Cela reste vrai. Les chercheurs ont tout de même pu arriver à une conclusion pour accorder les découvertes précédentes avec ces nouvelles données. Ils suggèrent que l’ocytocine agirait comme un renforçateur de signaux sociaux, mais ne serait pas associée à un aspect pro-social spécifique, comme on pouvait le penser jusqu’ici.
Ainsi, ce petit exemple nous montre donc que :
1. Chaque molécule, selon son site d’action, possède différents effets à l’échelle de l’individu.
2. Une même molécule, selon le sexe de l’individu, peut avoir un effet différent, mais aussi selon l’espèce et la race. Une étude menée sur l’effet de l’ocytocine sur la sociabilité des huskys et des border collies envers l’humain durant des tâches spécifiques révèlent que non seulement les races présentent des différences de réponses comportementales, mais aussi selon le sexe. Ils concluent de leurs résultats qu’il est important de ne pas généraliser l’effet de l’ocytocine chez le chien et de prendre en compte la variabilité entre race, mais aussi entre individu selon les polymorphismes* de ces derniers (notamment au niveau du récepteur à l’ocytocine) et leur sexe.
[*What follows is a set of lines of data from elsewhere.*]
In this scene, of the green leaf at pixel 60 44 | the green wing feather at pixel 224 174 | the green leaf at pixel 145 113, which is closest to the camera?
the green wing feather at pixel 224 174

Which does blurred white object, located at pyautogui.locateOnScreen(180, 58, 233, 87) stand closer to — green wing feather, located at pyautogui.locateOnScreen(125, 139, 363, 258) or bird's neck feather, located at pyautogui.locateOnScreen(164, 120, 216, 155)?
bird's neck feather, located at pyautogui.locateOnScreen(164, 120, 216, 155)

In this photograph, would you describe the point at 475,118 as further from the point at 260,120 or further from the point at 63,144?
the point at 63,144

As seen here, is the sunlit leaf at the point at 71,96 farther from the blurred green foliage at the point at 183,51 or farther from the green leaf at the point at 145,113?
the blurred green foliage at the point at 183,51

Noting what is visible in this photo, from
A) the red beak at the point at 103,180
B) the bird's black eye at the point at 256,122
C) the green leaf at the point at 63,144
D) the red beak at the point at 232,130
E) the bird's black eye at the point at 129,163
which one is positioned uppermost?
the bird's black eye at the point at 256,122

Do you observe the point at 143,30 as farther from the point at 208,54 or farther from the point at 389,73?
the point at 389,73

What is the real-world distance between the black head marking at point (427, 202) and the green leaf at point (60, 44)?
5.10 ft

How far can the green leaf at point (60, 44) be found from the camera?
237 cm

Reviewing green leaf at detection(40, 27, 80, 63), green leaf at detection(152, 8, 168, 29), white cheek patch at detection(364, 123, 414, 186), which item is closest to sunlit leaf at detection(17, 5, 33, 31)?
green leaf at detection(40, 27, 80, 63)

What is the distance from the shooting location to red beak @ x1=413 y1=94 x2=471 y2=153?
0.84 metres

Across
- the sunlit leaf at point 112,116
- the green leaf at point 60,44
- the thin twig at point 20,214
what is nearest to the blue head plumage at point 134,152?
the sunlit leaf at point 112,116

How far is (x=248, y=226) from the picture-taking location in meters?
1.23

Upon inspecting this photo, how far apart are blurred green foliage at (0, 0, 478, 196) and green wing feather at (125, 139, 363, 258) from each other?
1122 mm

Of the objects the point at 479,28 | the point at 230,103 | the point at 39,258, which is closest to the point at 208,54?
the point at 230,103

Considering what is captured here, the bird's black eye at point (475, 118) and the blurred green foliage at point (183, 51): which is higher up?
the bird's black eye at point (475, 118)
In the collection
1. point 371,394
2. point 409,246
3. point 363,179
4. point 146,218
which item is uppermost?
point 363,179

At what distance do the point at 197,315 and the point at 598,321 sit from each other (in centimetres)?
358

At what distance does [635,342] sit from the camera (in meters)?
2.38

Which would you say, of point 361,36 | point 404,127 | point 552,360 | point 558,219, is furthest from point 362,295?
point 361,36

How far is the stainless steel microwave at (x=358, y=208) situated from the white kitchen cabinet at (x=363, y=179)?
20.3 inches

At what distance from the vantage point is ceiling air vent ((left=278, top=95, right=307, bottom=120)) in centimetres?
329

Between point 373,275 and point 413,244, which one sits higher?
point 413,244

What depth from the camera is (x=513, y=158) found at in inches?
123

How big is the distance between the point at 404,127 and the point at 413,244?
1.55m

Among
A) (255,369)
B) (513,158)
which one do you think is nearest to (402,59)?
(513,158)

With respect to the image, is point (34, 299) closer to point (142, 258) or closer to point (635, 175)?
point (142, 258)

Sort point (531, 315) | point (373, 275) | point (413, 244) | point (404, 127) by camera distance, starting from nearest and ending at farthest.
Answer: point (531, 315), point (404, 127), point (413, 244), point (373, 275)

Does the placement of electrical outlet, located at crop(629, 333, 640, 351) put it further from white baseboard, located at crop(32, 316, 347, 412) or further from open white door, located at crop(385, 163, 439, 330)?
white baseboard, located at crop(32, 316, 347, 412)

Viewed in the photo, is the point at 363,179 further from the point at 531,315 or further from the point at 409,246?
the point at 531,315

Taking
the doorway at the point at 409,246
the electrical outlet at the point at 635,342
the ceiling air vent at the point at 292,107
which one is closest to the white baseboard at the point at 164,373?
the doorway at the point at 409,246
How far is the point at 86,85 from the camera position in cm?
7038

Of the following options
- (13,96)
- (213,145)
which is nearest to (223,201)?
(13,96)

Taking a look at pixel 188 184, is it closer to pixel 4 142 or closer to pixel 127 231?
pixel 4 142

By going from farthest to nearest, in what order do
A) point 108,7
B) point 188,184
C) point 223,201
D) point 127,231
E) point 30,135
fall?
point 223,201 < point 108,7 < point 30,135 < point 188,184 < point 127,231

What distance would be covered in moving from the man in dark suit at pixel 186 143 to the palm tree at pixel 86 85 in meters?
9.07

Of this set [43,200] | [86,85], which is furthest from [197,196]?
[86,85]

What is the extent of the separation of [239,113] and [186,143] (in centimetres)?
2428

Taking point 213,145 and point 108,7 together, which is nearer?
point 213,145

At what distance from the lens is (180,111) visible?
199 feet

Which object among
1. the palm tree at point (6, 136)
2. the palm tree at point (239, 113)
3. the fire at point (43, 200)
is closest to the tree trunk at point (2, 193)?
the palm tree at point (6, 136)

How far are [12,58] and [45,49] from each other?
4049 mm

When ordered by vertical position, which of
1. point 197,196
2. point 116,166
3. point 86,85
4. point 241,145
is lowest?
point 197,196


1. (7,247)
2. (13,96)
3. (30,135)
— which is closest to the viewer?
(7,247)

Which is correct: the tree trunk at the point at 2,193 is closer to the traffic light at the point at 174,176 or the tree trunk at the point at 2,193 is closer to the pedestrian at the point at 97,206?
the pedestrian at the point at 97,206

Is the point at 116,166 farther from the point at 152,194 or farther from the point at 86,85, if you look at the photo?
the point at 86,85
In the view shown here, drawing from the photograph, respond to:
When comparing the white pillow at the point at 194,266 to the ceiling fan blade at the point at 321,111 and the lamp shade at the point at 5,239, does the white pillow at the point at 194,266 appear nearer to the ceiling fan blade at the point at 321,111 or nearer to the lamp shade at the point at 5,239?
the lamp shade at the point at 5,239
*Polymorphisme : Forme différente que peut prendre un même gène.
3. Ce n’est pas une question de quantité, mais de qualité.
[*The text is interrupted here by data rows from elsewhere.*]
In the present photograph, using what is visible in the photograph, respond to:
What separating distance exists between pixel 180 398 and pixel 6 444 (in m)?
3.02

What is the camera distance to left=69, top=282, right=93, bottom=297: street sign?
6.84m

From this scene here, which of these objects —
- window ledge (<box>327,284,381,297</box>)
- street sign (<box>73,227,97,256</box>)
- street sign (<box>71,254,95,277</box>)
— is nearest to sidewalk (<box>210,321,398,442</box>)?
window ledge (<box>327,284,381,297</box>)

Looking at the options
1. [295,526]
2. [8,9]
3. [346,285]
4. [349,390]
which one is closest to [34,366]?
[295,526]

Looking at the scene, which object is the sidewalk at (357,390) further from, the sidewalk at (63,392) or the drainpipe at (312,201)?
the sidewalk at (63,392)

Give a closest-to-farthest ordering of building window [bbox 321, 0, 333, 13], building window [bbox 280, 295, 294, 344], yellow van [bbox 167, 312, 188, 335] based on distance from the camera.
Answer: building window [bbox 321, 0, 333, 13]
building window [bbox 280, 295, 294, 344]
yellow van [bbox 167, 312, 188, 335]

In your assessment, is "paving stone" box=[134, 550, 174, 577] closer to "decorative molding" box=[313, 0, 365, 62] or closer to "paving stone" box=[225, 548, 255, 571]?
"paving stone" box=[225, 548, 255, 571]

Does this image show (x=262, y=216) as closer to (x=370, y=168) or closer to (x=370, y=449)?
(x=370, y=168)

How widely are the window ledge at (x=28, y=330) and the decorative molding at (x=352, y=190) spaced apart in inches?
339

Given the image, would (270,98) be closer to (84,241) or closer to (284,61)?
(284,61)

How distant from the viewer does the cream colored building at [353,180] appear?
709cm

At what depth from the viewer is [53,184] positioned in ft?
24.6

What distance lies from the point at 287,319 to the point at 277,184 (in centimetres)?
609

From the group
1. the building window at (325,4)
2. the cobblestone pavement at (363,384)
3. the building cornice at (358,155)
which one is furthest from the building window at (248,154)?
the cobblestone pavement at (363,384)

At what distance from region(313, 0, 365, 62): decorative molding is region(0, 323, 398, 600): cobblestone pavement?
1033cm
Ainsi, soyons vigilants dans nos approches. Aujourd’hui, la découverte de ces différences et notamment concernant la différence entre mâle et femelle dans le cadre du stress et de l’anxiété par exemple, doit nous interpeller sur l’importance de travailler au cas par cas et d’éviter les généralisations qui nous malmèneraient dans notre interprétation du problème.
Il est important de prendre en compte les constats fait jusqu’ici. En effet, l’ocytocine est bien impliquée dans l’attachement, cependant, l’étiquette ‘attachement’ est erronée, comme nous l’avons vu précédemment, car l’ocytocine, comme de nombreuses molécules, a finalement plusieurs visages.
Bibliographie:
Kovács K, Kis A, Pogány Á, Koller D, Topál J. Differential effects of oxytocin on social sensitivity in two distinct breeds of dogs (Canis familiaris). Psychoneuroendocrinology. 2016 Dec;74:212-220.
Olivera-Pasilio V and Dabrowska J ,(2020) Oxytocin Promotes Accurate Fear Discrimination and Adaptive Defensive Behaviors.Front. Neurosci. 14:583878.
Bangasser DA, Cuarenta A. Sex differences in anxiety and depression: circuits and mechanisms. Nat Rev Neurosci. 2021 Nov;22(11):674-684.